[start Data extract]
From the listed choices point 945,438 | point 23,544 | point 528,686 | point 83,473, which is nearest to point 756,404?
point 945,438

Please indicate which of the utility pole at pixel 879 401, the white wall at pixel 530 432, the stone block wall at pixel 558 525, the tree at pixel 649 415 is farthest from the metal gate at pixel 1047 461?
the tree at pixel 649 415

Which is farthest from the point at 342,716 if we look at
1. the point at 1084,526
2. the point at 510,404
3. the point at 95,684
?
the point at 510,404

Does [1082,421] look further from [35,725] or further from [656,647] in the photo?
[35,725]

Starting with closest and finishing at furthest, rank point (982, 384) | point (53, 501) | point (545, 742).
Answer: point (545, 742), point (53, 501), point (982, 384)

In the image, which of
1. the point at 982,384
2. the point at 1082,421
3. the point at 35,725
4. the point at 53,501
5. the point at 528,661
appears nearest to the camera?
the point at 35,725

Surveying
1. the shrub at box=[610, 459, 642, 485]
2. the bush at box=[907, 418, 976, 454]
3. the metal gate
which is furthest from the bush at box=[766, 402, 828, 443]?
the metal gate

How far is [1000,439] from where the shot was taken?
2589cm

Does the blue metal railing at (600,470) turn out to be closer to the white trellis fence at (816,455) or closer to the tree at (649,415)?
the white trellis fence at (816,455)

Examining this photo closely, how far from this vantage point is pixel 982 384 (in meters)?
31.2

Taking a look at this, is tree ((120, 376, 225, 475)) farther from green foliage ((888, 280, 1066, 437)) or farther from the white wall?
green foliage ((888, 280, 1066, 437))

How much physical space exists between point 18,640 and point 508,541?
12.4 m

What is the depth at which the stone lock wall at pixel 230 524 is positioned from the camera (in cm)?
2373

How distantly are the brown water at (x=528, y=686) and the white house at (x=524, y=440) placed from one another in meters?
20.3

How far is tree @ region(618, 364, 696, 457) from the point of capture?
[end Data extract]
### Exercise instructions
Please transcribe all of the items above, keeping every character and line break unchanged.

### Result
From the listed choices point 945,438 | point 23,544 | point 528,686 | point 83,473, which is nearest to point 756,404?
point 945,438

Please indicate which of the utility pole at pixel 879 401, the white wall at pixel 530 432, the stone block wall at pixel 558 525, the tree at pixel 649 415 is farthest from the metal gate at pixel 1047 461?
the tree at pixel 649 415

Which is farthest from the point at 342,716 if we look at
1. the point at 1084,526
2. the point at 510,404
3. the point at 95,684
?
the point at 510,404

Does [1082,421] look further from [35,725] or further from [656,647] in the photo?
[35,725]

Starting with closest and finishing at furthest, rank point (982, 384) | point (53, 501) | point (545, 742).
Answer: point (545, 742), point (53, 501), point (982, 384)

In the image, which of
1. the point at 982,384
2. the point at 1082,421
3. the point at 35,725
4. the point at 53,501
5. the point at 528,661
appears nearest to the camera?
the point at 35,725

Surveying
1. the shrub at box=[610, 459, 642, 485]
2. the bush at box=[907, 418, 976, 454]
3. the metal gate
which is furthest from the bush at box=[766, 402, 828, 443]?
the metal gate

How far is [1000,439] from where the shot was taken?
2589cm

Does the blue metal railing at (600,470) turn out to be closer to the white trellis fence at (816,455) or closer to the tree at (649,415)?
the white trellis fence at (816,455)

Examining this photo closely, how far from this vantage point is pixel 982 384 (in meters)?
31.2

Taking a look at this, is tree ((120, 376, 225, 475)) farther from green foliage ((888, 280, 1066, 437)) or farther from the white wall?
green foliage ((888, 280, 1066, 437))

How much physical space exists between point 18,640 and point 508,541?
12.4 m

What is the depth at which the stone lock wall at pixel 230 524 is positioned from the camera (in cm)?
2373

How distantly are the brown water at (x=528, y=686) and the white house at (x=524, y=440) placed from one another in meters?
20.3

How far is tree @ region(618, 364, 696, 457) from the point of capture?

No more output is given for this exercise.